Mereka meminta agar kandang babi yang dimiliki oleh Nyoman L., seorang penduduk non-desa Geluntung, dipindahkan.

I Putu Gunarsa Wiranjaya, Perbekel Desa Geluntung, menyatakan bahwa pemilik lahan dan pemilik kandang babi atau pengelolanya merupakan entitas yang berbeda.

Meskipun kandang tersebut berdiri selama satu setengah tahun terakhir, tidak ada perizinan yang diajukan oleh pemilik kandang kepada pemerintah desa atau mendapat persetujuan dari warga setempat.

“Dari awal tidak ada perizinan ke kami. Dan sudah sejak September 2023 lalu, warga protes terhadap keberadaan kandang babi. Terutama warga di Banjar Kikik. Karena wilayahnya berdampak langsung. Sedangkan warga di Banjar Geluntung Kelod juga sama,” ucapnya, Kamis (25/1).

Wiranjaya mengakui bahwa protes warga tersebut dibahas dalam rapat adat di banjar setempat, yang juga dihadirinya, pada tanggal 21 September 2023.

Dalam rapat itu, disepakati bahwa pemilik kandang akan menutup kandang selama empat bulan. Selama periode tersebut, pemilik akan membongkar kandang sendiri dan menjual babi serta bibitnya.

“Jadi sudah ada paruman adat yang kesepakatannya adalah menutup. Dengan tempo empat bulan itu,” ungkapnya.

Menurutnya, selama periode penutupan yang telah disepakati, ada dugaan bahwa pemilik kandang telah mengajukan perizinan kepada pemerintah desa dan warga setempat.

Namun, karena pengajuan tersebut dilakukan melalui OSS (Online Single Submission), dia tidak memiliki pengetahuan yang cukup mengenai proses perizinan tersebut.

Hal ini disebabkan oleh kurangnya keterlibatan pemerintah desa dalam proses tersebut.

Soal izin, itu diketahui dari perkiraan dengan turunnya Dinas Perizinan ke lapangan.

Dinas Lingkungan Hidup dan Kepolisian pun turun langsung ke lokasi.

Hal ini menimbulkan kesan bahwa pemilik kandang mungkin ingin menghindari pelaksanaan kesepakatan yang telah disepakati sebelumnya.
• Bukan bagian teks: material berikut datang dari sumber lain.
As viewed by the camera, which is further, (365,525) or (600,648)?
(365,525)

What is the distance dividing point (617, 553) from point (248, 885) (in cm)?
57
“Kami sejatinya taat pada aturan yang berlaku atau peraturan di atas. Tapi, ini sudah ada protes dari warga, dan kenapa malah sekarang mengurus izin. Sebaiknya menaati kesepakatan. Karena kami di desa tentu tidak ingin masalah ini berlanjut (antara warga dan pemilik),” jelasnya.

Sementara itu, Kepala Wilayah Banjar Kikik, Desa Geluntung, Ketut Nirta menjelaskan bahwa jumlah KK Dinas di banjarnya mencapai sekitar 50-an, sementara untuk KK adat sekitar 41 KK.

Seluruh warga merasakan bau yang tidak sedap dan menentang adanya pencemaran lingkungan.

Sejak rapat adat, baru sekitar tiga minggu yang lalu, pemilik kandang terlihat berupaya mengurus izin dengan cara membuat sapiteng.

“Warga kami tetap meminta sesuai kesepakatan. Karena sebaiknya itu dahulu yang dijalankan pemilik,” tegasnya.